Auch in Saudi-Arabien, wo die Frauen unterdrückt werden, wie nirgends sonstwo , riskieren mutige Bürgerinnen zunehmend Schikanen und Gefängnis, um mehr Rechte, insbesondere eine Aufhebung des Verbots selbst ein Auto zu steuern, durchzusetzen. Die Soziologin Fauziyah Abu Khalid wertet die Ankündigung des Königs als Hinweis darauf, dass selbst konservative Sektoren der Gesellschaft erkannt hätten, „dass auch andere Teile der Gesellschaft ein Recht besitzen, ihre Stimme zu erheben“. So manche Optimisten sprechen von „Sensation“, vom Bemühen des 87-jährigen Monarchen, als Reformer in die Geschichte einzugehen, auch wenn die Menschenrechte immer noch massiv mit Füßen getreten werden.
Abdullah hatte bei seinem Amtsantritt 2005 seinen Untertanen weitreichende Reformen versprochen. Doch er setzte bisher nur kleine Schritte – etwa die Gründung der ersten Universität für weibliche und männliche Studenten, sowie die Förderung der Bildung von Frauen durch die Vergabe Tausender Stipendien für Auslandsstudien. Jeder dieser Schritte stieß auf heftigen Widerstanden der erzkonservativen Ulemas (Religionsgelehrten) und deren einflussreiche Gesinnungsgenossen im Königshaus. Manche Kommentatoren werten die Tatsache, dass sich der Königs nun sogar so weit vorwagte, den Frauen politische Rechte zu gewähren, als Hinweis darauf, dass die Ulemas an Einfluß und Macht verlören. Dennoch ist mit heftigen Widerstand zu rechnen, ins besondere durch den Erzkonservativen Innenminister, Prinz Nayif ibn Abdulaziz, der wahrscheinlich Abdullahs Nachfolge antreten wird. Er gilt als energischer Verfechter der anhaltenden Geschlechtertrennung im Königreich, im Bunde mit den fundamentalistischen Wahabiten-Geistlichen.

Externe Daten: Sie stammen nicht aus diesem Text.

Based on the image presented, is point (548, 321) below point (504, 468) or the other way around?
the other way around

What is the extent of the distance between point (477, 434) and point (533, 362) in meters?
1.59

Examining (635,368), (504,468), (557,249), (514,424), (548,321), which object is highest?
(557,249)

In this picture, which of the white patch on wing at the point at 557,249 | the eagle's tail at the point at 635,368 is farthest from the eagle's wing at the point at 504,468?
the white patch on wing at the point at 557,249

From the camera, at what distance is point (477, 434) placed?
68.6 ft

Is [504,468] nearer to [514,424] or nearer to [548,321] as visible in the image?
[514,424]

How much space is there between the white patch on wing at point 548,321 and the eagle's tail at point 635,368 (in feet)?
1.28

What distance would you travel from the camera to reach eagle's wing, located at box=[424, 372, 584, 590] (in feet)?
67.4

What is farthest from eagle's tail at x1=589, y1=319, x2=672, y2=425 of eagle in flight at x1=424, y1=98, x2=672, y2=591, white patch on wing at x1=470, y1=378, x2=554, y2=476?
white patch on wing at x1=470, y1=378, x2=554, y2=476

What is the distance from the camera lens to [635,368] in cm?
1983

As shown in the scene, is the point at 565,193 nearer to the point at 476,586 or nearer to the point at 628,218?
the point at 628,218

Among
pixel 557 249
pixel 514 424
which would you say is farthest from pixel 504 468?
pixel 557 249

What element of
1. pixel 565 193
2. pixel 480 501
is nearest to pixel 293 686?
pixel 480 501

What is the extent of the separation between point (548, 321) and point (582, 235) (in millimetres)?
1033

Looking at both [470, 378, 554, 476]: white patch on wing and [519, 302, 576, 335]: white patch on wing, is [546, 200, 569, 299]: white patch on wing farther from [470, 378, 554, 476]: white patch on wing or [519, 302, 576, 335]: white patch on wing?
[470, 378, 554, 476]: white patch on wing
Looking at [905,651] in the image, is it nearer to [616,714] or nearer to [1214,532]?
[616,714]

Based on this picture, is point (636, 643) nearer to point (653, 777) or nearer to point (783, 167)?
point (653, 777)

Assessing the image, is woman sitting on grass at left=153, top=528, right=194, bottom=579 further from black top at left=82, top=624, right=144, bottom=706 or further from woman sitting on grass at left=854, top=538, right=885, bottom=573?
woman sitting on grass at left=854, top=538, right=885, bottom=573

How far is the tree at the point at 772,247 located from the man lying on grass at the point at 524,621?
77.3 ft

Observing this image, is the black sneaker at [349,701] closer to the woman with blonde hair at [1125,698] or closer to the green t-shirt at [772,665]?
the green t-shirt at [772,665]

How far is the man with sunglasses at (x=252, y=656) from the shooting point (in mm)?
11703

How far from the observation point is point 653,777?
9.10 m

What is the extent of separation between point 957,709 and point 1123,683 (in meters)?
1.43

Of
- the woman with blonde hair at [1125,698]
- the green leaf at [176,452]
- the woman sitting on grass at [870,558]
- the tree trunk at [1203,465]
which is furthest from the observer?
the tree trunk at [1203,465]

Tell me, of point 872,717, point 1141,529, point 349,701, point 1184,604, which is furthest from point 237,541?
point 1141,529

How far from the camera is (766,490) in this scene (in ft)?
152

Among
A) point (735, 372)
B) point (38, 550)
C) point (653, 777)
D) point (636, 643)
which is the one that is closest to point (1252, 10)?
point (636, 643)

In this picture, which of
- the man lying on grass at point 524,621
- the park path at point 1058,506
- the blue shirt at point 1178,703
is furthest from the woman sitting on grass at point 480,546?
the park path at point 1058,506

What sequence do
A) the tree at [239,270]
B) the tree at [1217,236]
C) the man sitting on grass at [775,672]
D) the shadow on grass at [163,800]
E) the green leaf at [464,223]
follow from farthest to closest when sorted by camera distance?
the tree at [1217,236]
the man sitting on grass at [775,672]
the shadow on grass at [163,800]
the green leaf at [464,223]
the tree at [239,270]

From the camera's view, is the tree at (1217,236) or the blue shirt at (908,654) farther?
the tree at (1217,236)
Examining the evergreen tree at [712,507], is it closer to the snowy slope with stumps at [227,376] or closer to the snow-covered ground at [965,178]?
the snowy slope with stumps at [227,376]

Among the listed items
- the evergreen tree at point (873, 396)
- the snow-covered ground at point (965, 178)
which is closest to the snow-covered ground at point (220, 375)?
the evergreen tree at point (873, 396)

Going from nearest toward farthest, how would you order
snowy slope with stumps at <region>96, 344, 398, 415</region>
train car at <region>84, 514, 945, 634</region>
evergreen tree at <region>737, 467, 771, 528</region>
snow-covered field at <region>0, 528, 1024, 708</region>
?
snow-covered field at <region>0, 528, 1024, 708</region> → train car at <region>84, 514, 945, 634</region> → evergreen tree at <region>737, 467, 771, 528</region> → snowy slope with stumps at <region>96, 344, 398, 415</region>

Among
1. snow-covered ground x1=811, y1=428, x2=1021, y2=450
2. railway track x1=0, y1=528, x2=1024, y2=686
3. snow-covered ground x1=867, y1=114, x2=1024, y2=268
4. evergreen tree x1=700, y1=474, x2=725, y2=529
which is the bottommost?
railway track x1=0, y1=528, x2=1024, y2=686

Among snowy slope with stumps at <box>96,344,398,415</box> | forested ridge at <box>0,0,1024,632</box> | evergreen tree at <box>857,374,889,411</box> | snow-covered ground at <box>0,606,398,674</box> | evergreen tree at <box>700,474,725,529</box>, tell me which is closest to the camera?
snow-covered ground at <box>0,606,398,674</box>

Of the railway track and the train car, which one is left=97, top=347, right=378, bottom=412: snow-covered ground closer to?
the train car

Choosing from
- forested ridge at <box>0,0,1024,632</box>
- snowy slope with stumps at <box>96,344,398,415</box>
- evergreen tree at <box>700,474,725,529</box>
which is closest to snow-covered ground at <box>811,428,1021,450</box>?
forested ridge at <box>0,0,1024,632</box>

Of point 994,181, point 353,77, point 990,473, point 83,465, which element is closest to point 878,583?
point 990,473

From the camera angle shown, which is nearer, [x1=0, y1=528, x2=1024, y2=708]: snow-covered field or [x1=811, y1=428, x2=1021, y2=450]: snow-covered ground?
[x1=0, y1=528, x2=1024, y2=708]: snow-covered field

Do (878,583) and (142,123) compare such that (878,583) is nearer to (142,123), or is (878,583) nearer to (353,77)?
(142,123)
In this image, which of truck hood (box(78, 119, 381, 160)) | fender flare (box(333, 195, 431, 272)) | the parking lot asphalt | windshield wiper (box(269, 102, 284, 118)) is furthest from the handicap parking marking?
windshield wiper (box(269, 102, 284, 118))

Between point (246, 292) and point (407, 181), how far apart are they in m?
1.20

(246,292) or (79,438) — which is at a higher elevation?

Freilich, Abdullah trug diesen Kreisen Rechnung, indem er auf die Scharia (das islamische Recht) verwies, mit dem die künftige Rolle der Frauen im öffentlichen Leben in Einklang stehen müsse. Zudem gelten die neuen Regeln nicht für die nächsten Gemeinderatswahlen kommenden Donnerstag (die einzigen Wahlen im Königreich), sondern erst für die darauffolgende Runde im Jahr 2015.

Kritiker des Königshauses halten den Schritt Abdullahs für ein Ablenkungsmanöver eines verängstigten Königs, der zunächst mit Milliarden von Dollar versucht hatte, den Bazillus des „Arabischen Frühlings“ von den Grenzen seines Reiches fernzuhalten und dennoch die Frauen nicht von Rebellion abhalten konnte.

Denn, ob Abdullahs Ankündigung tatsächlich den erhofften Wandel einleitet, hängt davon ab, in welcher Weise die Scharia nun interpretiert wird. Zudem weisen Kritiker darauf hin, dass die Gewährung politischer Rechte nichts als Symbolik bleibt, wenn ihr nicht weitere Maßnahmen folgen, die der Degradierung der Frauen zu Bürgern zweiter Klasse endlich ein Ende setzen: etwa Reiseverbot ohne Genehmigung durch einen für sie verantwortlichen Mann; Auspeitschung für Ehebruch, Schikanen durch die Religionspolizei selbst wegen der kleinsten Übertretung der rigorosen Kleidervorschriften, Zwang zum Tragen des Gesichtsschleiers und insgesamt der Geschlechtertrennung in allen Lebensbereichen.